** START Selected passage **
# Apartment Woodworking



## BustedClock (Jun 30, 2011)

My wife and I (whom I love dearly) are having a… "discussion" about where I can do my woodworking. We live in a smallish two-bedroom apartment with no garages. The kids are long gone, but our son and his family live in the same city with us (Denver, CO). Our daughter lives on the east coast and comes to visit us once or twice per year. All the above is by way of saying that we need that 2nd bedroom to be available as a bedroom-once in a while. I argue that there's enough room in the bedroom to work (all hand tools) and, with a little straightening up and putting things away, still have a place for our daughter, and grandson, to sleep.

The one thing SWMBO comes back to is that, "Nobody does woodworking in their apartment!" I said that's not the case, but she responded, "Who do you know that works in their apartment?" Hence this post. A show of hands, please, for those who find some way to do woodworking in their apartments, while keeping peace in the family?

It's not that the future of our marriage hangs in the balance, but that I would be able to satisfy the jones I have for running a well-tuned plane across a piece of wood. Oh, and she only asked me to name THREE people. But, the more the merrier.

Thanks, folks.


----------



## Loren (May 30, 2008)

I don't do woodworking in an apartment but I
have. Imo, it would be ideal in such a situation
to focus on veneering, miniatures or stringed
instruments. General cabinet and furniture
making is way too messy.

You can of course make furniture using hand
tools only which makes the mess a lot easier
to clean up. Power tools like routers and 
circular saws spray debris all over the place.


----------



## TravisH (Feb 6, 2013)

I build things in our house at times if that counts. Have done several glue ups in the kitchen, built several fish tank stands in the den, and made hundreds of fishing lures in various rooms of our house.

Set a small band saw up in the living room and cut out hundreds of blanks in the living room and have had the scroll saw in the set up on the ding room table to make Christmas ornaments.

I always clean up after keep things orderly and put things away when needed. It really wouldn't be a discussion. I would explain to my wife I will be building a murphy bed to fold up and stay clean and can store tools under it when the room is in use by visitors.
** END Selected passage **
◆ Challenges
(a) Check each statement against the apartment woodworking thread and answer yes or no, quoting the words of the thread that decide it. (i) The couple's daughter lives in Denver. (ii) Loren considers general cabinet and furniture making too messy for an apartment. (iii) TravisH has made fishing lures in his house.
(b) Answer these questions from the apartment woodworking thread.
(i) In what city do BustedClock and his wife live?
(ii) Which power tools does Loren say spray debris all over the place?
(iii) What did TravisH make with the scroll saw?
(c) Carry the apartment woodworking thread on from its last line.
** START Data **
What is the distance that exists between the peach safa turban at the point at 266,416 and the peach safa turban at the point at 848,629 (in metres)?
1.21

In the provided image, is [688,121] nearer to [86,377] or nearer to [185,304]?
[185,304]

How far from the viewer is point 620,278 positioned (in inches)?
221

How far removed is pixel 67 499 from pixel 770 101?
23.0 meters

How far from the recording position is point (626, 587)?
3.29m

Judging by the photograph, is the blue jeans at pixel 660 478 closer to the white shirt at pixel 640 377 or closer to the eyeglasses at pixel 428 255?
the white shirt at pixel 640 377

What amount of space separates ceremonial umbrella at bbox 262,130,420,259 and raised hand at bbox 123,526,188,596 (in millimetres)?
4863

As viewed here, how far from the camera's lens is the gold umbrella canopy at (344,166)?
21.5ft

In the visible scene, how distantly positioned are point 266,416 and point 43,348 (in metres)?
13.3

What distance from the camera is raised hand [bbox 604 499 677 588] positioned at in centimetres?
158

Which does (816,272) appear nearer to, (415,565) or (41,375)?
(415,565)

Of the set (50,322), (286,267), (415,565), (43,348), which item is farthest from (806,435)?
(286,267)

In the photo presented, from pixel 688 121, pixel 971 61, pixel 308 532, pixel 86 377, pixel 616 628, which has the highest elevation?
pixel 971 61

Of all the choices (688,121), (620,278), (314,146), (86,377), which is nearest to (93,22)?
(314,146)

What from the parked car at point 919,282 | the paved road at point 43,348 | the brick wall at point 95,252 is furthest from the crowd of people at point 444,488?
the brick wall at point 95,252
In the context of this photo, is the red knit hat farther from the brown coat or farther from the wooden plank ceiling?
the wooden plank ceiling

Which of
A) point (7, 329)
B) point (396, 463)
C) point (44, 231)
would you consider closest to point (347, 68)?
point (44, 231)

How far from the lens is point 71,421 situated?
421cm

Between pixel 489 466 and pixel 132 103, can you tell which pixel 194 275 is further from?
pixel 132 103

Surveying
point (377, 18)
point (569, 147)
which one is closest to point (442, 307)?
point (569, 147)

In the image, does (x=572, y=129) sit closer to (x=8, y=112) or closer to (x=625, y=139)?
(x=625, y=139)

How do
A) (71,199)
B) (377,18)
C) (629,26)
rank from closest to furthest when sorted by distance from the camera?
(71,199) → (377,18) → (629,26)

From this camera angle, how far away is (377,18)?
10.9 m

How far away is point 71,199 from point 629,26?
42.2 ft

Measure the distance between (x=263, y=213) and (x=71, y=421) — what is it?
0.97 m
** END Data **
◆ Answers to each task
(a)
(i) No: "Our daughter lives on the east coast"
(ii) Yes: "General cabinet and furniture making is way too messy."
(iii) Yes: "made hundreds of fishing lures in various rooms of our house"

(b)
(i) Denver, CO
(ii) Routers and circular saws
(iii) Christmas ornaments

(c)
My wife read your post and laughed and said it didn't make much sense. You do with out for most of the year so she can have a spare bedroom all year for a week or two of guest stays.


----------



## sras (Oct 31, 2009)

This is the best example I know of. He makes amazing creations in a closet!


----------



## Mosquito (Feb 15, 2012)

I don't anymore, but I did for 2 years










I later switched out the canvas drop cloth for a couple of those vinyl carpet runners, which I would then just roll up when I needed the spare bedroom as a guest room (only happened twice, as I had a hide-a-bed couch in the living room otherwise). Do what'cha gotta do


----------



## MrUnix (May 18, 2012)

As someone who has a Makita 2030 combo jointer/planer in the living room… I don't see a problem 

Cheers,
Brad


----------



## oldnovice (Mar 7, 2009)

My late uncle in Germany had a 3' square table in the corner of the basement where he did all his work.
He could only have that much space because the laundry, shower, and storage space was also down there. 
However, he did not have a single power tools, only hand tools.


----------



## DS (Oct 10, 2011)

I did this project in an apartment.

Cleaning up was nearly impossible as wood chips go EVERYWHERE.
It's easier when you can get out the leaf blower and clear the garage of dust and wood chips.

You certainly are limited in what you can do inside the house, but, everyone starts where they are, right?


----------



## knockknock (Jun 13, 2012)

I do woodworking in my apartment with hand tools (check my projects and workshop).


----------



## Gilley23 (May 9, 2017)

Brother, IT DOESN'T MATTER WHAT ANYBODY ELSE DOES!!!! I would hate to live life doing what I'm doing only because others are doing it that way.

Your wife seriously wants you to forgo what you truly enjoy doing just to have the bedroom free and clear for two weeks out of the year? That's ridiculous and very honestly, truly selfish.

You know when company is coming over and will have plenty of time, even if it's only two days, to have a single bedroom cleaned up, kid friendly and guest ready.


----------



## JJohnston (May 22, 2009)

Look up a Lumberjock named Dilo Marcio Fernandino. He hasn't been around in several years, but he did magnificent Rococo-style work in a utility closet in his apartment.


----------



## wood2woodknot (Dec 30, 2012)

"That's ridiculous and very honestly, truly selfish." 
_
Well, maybe just someone who is an OCD Neat Freak. Keep the door shut and the room clean and semi oranized. I used to use the kitchen for a photo lab in the day when you used real chemicals and film and prints hanging up to dry.


----------



## oldnovice (Mar 7, 2009)

Remember, *where there is a will there is a way!*


----------



## papadan (Mar 6, 2009)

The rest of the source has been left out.